Tetapi Saya berkata seperti ini: Boleh Saya Minta Kamu Keluarkan Semua Peluru Dari MagazineMu?
Siapapun aparat dia akan marah, dan berkata, kamu siapa? Apa urusanmu dengan peluru di magazine senjata saya?
Tetapi, pertanyaan itu tidak akan ditanyakan jurnalis pada aparat di lapangan saat bertemu dalam satu liputan, misalnya.
Kenapa? Takut? Saya jawab tidak takut, tetapi karena kami paham tugas aparat, kami belajar memahami kenapa aparat memegang senjata api, karena tugas dan perintah undang-undang, dan aparat paham Standar Operasi Prosedurnya (SOP).
Kenapa Kami bisa memahami tugas aparat, tetapi disisi lain ada aparat TNI membatasi tugas kami yang sama-sama dijamin undang-undang?
Saya tidak mau berkata masih ada oknum aparat arogan, dan lupa tugas jurnalis.

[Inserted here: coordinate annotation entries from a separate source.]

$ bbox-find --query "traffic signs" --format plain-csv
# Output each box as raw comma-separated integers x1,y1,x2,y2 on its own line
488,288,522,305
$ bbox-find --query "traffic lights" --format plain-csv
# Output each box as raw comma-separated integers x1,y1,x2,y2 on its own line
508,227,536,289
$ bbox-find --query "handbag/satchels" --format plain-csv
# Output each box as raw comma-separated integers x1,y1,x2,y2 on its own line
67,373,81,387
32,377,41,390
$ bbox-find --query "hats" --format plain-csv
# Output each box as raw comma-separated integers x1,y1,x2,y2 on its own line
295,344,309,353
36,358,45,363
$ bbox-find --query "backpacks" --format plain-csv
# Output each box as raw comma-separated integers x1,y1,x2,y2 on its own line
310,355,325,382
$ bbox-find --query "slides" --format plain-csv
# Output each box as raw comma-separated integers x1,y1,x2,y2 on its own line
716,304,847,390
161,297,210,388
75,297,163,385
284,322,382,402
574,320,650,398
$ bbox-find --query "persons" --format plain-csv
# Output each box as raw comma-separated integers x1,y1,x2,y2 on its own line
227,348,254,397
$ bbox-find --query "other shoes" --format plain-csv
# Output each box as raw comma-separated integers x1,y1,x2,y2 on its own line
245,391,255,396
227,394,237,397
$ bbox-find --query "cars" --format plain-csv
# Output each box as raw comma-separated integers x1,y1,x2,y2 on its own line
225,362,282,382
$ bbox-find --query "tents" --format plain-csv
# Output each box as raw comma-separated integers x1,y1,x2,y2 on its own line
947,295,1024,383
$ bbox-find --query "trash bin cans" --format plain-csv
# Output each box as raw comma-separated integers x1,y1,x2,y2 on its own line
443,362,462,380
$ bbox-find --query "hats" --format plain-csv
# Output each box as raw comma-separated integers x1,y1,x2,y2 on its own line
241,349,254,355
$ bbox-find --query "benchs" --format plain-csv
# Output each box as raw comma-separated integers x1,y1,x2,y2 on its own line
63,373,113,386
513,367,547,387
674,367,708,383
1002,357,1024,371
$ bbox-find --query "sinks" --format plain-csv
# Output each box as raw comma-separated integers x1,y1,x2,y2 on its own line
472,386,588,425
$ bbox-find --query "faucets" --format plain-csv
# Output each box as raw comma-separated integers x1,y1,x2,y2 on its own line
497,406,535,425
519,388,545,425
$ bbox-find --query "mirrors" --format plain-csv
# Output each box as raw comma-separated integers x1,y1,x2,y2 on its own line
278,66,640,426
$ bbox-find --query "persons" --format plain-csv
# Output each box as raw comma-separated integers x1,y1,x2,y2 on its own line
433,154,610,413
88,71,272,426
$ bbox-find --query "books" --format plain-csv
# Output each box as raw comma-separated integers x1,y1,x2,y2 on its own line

Tetapi, saya ingin jujur berkata saya harus terus mensosialisasi undang undang pers pada halayak, supaya masyarakat lebih memahami tugas Pers.
Dan, saya harus ingat Pasal 2 kode etik jurnalis menyebutkan wartawan Indonesia menempuh cara profesional dalam melaksanakan tugas jurnalistik.
Penafsiran cara-cara yang profesional adalah menunjukkan identitas diri kepada narasumber, dan itu saya percaya sudah dilakukan kedua rekan saya, tetapi kenapa mereka masih disuruh hapus foto sidang?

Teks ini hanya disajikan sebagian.